Multiclass classification with 2 features using trees¶
Classification trees are a wide category of algorithms to process classification (and linear regression).
In this notebook, we will reuse the generated dataset of the multiclass linear regression with Keras (HTML / Jupyter) : the Czech and Norvegian flags.
Learning goals:
- Theory of trees
- Custom code for trees
- Understanding of the tree partitioning and performance
- Decision tree using Scikit-Learn model
import numpy as np
import matplotlib.pyplot as plt
import matplotlib.colors as pltcolors
from sklearn import metrics, tree
import graphviz
from IPython.display import SVG
import seaborn as sns
Helpers¶
def flagPlot(X, y, title, colors, ax=None):
""" Plot the flag as a 2D parametric label"""
if ax is None:
ax = plt.gca()
ax.set_facecolor((0.8, 0.8, 0.8))
f = ax.scatter(X[:,0], X[:,1], c=y, cmap=pltcolors.ListedColormap(colors), marker='x', alpha=0.5);
ax.set_xlabel('$x_0$')
ax.set_ylabel('$x_1$')
ax.grid()
ax.set_title(title)
cb = plt.colorbar(f, ax=ax)
loc = np.arange(0,2.1,1)
cb.set_ticks(loc)
cb.set_ticklabels([0,1,2]);
def plotHeatMap(X, classes, title=None, fmt='.2g', ax=None, xlabel=None, ylabel=None):
""" Fix heatmap plot from Seaborn with pyplot 3.1.0, 3.1.1
https://stackoverflow.com/questions/56942670/matplotlib-seaborn-first-and-last-row-cut-in-half-of-heatmap-plot
"""
ax = sns.heatmap(X, xticklabels=classes, yticklabels=classes, annot=True, \
fmt=fmt, cmap=plt.cm.Blues, ax=ax) #notation: "annot" not "annote"
bottom, top = ax.get_ylim()
ax.set_ylim(bottom + 0.5, top - 0.5)
if title:
ax.set_title(title)
if xlabel:
ax.set_xlabel(xlabel)
if ylabel:
ax.set_ylabel(ylabel)
def plotConfusionMatrix(yTrue, yEst, classes, title=None, fmt='.2g', ax=None):
plotHeatMap(metrics.confusion_matrix(yTrue, yEst), classes, title, fmt, ax, xlabel='Estimations', \
ylabel='True values');
Data models - Flags¶
nFeatures = 2
nClasses = 3
# Czech flag colors
czechColors = np.array(['blue', 'red', 'white'])
def generateCzechBatch(n, noiseSigma = 0.1):
""" Generate a multi class sample based on the Czech banner geometry.
Tip of the triangle is set at the origin
"""
# xMax adjusted such that the 3 classes are quasi equiprobable
xMin = np.array([-1, -1])
xMax = np.array([0.5, 1])
#
X = np.random.uniform(xMin, xMax, (n, nFeatures))

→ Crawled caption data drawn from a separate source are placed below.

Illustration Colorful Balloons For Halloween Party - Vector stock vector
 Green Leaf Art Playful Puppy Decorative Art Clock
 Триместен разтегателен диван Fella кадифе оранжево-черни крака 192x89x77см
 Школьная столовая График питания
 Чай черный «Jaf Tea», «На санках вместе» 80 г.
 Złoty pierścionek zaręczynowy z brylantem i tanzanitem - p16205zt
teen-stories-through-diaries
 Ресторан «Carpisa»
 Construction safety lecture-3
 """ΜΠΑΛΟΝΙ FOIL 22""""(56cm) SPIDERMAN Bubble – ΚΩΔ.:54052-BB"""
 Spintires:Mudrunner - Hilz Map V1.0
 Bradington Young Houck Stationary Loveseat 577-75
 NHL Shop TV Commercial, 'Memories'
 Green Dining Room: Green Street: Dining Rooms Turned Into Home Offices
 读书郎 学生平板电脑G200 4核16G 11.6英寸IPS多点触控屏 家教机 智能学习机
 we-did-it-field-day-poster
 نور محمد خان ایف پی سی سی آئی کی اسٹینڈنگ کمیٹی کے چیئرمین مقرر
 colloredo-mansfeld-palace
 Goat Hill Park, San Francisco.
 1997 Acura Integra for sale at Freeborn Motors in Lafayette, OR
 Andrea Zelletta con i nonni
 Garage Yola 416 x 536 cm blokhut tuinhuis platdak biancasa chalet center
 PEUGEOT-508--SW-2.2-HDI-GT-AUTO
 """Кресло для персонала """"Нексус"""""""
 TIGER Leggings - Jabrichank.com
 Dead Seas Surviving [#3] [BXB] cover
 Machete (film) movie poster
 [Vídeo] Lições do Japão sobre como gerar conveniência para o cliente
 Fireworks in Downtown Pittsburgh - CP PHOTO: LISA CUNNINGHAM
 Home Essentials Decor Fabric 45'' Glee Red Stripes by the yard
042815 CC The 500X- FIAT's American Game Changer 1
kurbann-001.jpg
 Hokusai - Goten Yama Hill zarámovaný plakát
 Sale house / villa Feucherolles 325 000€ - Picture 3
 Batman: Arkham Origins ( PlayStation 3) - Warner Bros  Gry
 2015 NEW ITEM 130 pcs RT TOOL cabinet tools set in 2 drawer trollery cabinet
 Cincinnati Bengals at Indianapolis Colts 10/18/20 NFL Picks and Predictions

noisyX = X + np.random.normal(0, noiseSigma, X.shape)
y = np.zeros(n)
y[noisyX[:,1] > 0] = 2 # White
y[noisyX[:,1] <= 0] = 1 # Red
y[(noisyX[:,0] <= 0) & (np.abs(noisyX[:,1]) < np.abs(noisyX[:,0]))] = 0 # Blue triangle
return X, y
# Norway flag colors
norwayColors = ['red', 'white', 'navy']
def generateNorwayBatch(n, noiseSigma = 0.1):
""" Generate a multi class sample based on the Norway banner geometry """
# xMax adjusted such that the 3 classes are quasi equiprobable
xMin = np.array([-1, -1])
xMax = np.array([1, 1])
#
X = np.random.uniform(xMin, xMax, (n, nFeatures))
a1 = 0.43
a2 = 0.18
noisyX = X + np.random.normal(0, noiseSigma, X.shape)
y = np.zeros(n) # Red = background
y[((noisyX[:,0] > -a1) & (noisyX[:,0] < a1)) | ((noisyX[:,1] > -a1) & (noisyX[:,1] < a1))] = 1 # White cross
y[((noisyX[:,0] > -a2) & (noisyX[:,0] < a2)) | ((noisyX[:,1] > -a2) & (noisyX[:,1] < a2))] = 2 # Navy cross over white
return X, y
N = 1000
xTrainC, yTrainC = generateCzechBatch(N)
fig, axes = plt.subplots(1, 2, figsize=(15,4))
flagPlot(xTrainC, yTrainC, 'Generated Czech flag', czechColors, axes[0])
xTrainN, yTrainN = generateNorwayBatch(N)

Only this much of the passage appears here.